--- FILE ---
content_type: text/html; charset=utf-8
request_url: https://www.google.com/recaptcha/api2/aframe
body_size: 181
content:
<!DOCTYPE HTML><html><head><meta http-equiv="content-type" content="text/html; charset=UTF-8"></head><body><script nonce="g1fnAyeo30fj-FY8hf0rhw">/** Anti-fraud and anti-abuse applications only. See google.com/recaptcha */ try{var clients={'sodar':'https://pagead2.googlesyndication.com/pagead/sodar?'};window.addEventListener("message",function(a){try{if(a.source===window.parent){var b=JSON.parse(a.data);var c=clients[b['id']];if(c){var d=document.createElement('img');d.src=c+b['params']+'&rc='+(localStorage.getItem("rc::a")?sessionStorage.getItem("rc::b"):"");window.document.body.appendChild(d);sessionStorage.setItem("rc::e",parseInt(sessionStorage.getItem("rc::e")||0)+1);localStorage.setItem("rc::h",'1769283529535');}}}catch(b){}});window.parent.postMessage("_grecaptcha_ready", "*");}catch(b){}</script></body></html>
--
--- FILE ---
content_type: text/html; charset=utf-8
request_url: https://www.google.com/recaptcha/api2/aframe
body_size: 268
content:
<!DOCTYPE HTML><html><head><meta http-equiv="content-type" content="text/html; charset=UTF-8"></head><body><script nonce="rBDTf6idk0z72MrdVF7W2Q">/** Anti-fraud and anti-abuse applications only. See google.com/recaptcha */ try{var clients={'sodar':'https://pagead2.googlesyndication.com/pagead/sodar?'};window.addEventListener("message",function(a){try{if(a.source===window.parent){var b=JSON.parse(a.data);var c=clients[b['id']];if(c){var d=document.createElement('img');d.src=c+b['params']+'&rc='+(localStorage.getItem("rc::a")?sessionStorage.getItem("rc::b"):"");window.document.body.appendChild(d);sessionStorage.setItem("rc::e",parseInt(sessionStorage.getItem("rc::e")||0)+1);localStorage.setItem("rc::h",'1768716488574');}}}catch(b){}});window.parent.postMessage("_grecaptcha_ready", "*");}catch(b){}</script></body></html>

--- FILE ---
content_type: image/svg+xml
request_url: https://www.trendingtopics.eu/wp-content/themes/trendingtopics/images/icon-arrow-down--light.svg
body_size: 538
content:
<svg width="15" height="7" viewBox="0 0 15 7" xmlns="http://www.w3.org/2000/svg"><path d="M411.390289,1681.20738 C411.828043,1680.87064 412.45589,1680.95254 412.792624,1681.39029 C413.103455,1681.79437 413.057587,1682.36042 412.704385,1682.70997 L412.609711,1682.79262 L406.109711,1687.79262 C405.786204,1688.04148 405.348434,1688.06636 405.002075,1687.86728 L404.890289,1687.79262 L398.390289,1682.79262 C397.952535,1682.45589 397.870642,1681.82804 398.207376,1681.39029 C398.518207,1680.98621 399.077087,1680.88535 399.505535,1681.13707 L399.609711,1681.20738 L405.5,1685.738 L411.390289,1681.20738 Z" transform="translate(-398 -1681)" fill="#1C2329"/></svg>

- _WHAT YOU SHOULD DO_: Copy out all lines of the listing where the word "text" appears.

- _RESULT BELOW_:
content_type: text/html; charset=utf-8
<!DOCTYPE HTML><html><head><meta http-equiv="content-type" content="text/html; charset=UTF-8"></head><body><script nonce="g1fnAyeo30fj-FY8hf0rhw">/** Anti-fraud and anti-abuse applications only. See google.com/recaptcha */ try{var clients={'sodar':'https://pagead2.googlesyndication.com/pagead/sodar?'};window.addEventListener("message",function(a){try{if(a.source===window.parent){var b=JSON.parse(a.data);var c=clients[b['id']];if(c){var d=document.createElement('img');d.src=c+b['params']+'&rc='+(localStorage.getItem("rc::a")?sessionStorage.getItem("rc::b"):"");window.document.body.appendChild(d);sessionStorage.setItem("rc::e",parseInt(sessionStorage.getItem("rc::e")||0)+1);localStorage.setItem("rc::h",'1769283529535');}}}catch(b){}});window.parent.postMessage("_grecaptcha_ready", "*");}catch(b){}</script></body></html>
content_type: text/html; charset=utf-8
<!DOCTYPE HTML><html><head><meta http-equiv="content-type" content="text/html; charset=UTF-8"></head><body><script nonce="rBDTf6idk0z72MrdVF7W2Q">/** Anti-fraud and anti-abuse applications only. See google.com/recaptcha */ try{var clients={'sodar':'https://pagead2.googlesyndication.com/pagead/sodar?'};window.addEventListener("message",function(a){try{if(a.source===window.parent){var b=JSON.parse(a.data);var c=clients[b['id']];if(c){var d=document.createElement('img');d.src=c+b['params']+'&rc='+(localStorage.getItem("rc::a")?sessionStorage.getItem("rc::b"):"");window.document.body.appendChild(d);sessionStorage.setItem("rc::e",parseInt(sessionStorage.getItem("rc::e")||0)+1);localStorage.setItem("rc::h",'1768716488574');}}}catch(b){}});window.parent.postMessage("_grecaptcha_ready", "*");}catch(b){}</script></body></html>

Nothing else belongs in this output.